Assez peu médiatisés, les mariages forcés connaissent un pic en période estivale. Selon Marie-Pierre Martinet, secrétaire générale du Planning familial, «c’est un phénomène saisonnier qui se produit quand se profilent les vacances au pays». Par crainte, des jeunes filles fuient leur famille et se réfugient auprès des associations susceptibles de leur apporter de l’aide. Faute de statistiques sur le sujet, l’importance du phénomène est difficile à évaluer.
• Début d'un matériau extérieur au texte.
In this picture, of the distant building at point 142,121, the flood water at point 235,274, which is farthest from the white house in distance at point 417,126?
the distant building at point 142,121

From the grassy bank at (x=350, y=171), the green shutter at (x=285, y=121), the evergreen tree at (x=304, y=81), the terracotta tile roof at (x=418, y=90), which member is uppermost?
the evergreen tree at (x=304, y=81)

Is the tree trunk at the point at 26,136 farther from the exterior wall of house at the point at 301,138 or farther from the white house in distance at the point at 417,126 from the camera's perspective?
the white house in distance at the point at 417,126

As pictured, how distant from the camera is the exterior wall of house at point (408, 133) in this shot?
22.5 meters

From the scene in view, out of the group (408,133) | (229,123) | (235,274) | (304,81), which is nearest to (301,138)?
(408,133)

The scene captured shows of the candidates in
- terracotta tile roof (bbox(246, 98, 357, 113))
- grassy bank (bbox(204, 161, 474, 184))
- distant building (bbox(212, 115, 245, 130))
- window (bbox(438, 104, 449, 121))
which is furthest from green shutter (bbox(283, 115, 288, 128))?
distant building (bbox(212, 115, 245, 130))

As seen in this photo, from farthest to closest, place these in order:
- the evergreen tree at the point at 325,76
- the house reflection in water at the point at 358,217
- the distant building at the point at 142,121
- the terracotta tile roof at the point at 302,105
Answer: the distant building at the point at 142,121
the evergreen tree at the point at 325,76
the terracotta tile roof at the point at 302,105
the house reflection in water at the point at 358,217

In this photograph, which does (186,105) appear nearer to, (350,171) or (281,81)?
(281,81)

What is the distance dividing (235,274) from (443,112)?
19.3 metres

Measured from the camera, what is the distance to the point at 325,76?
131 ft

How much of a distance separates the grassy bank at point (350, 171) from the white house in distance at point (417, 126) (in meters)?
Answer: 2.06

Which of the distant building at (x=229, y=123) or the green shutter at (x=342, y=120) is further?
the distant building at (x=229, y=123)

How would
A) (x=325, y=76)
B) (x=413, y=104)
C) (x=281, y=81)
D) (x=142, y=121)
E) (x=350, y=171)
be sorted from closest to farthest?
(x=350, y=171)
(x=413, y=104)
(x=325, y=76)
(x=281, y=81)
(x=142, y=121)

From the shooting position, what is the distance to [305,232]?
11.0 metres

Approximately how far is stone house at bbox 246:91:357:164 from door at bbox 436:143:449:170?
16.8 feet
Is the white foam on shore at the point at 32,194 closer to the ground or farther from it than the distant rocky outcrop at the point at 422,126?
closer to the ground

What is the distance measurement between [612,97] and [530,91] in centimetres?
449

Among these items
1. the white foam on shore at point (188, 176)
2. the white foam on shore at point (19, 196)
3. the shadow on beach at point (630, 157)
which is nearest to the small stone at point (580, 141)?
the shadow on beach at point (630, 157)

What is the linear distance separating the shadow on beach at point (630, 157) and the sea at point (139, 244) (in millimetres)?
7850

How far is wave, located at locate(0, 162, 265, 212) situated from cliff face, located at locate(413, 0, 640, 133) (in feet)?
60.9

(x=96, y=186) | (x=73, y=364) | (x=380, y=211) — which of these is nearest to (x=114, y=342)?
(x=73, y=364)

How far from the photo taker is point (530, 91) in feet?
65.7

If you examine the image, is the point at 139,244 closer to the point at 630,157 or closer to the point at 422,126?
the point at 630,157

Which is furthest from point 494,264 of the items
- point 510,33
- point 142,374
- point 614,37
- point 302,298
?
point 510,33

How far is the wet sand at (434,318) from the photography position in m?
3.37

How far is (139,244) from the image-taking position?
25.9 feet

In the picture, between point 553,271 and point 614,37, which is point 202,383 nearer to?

Dans un rapport de 2003, le haut Conseil à l’intégration reprenait une estimation du groupe des femmes pour l’abolition des mutilations sexuelles (Gams), selon laquelle «plus de 70 000 adolescentes sont concernées en France par la question des mariages forcés». Difficile, donc, de savoir si ces unions contraintes augmentent en France. Aux Pays-Bas, il semble en tout cas que la réponse soit positive. Alarmée par le nombre croissant de jeunes filles fuyant leur domicile avant les grandes vacances, une fondation néerlandaise, la Plateforme des associations musulmanes de Rotterdam (Spior), a lancé en 2004 une campagne de prévention, élargie le 1er mars à l’ensemble de l’Europe.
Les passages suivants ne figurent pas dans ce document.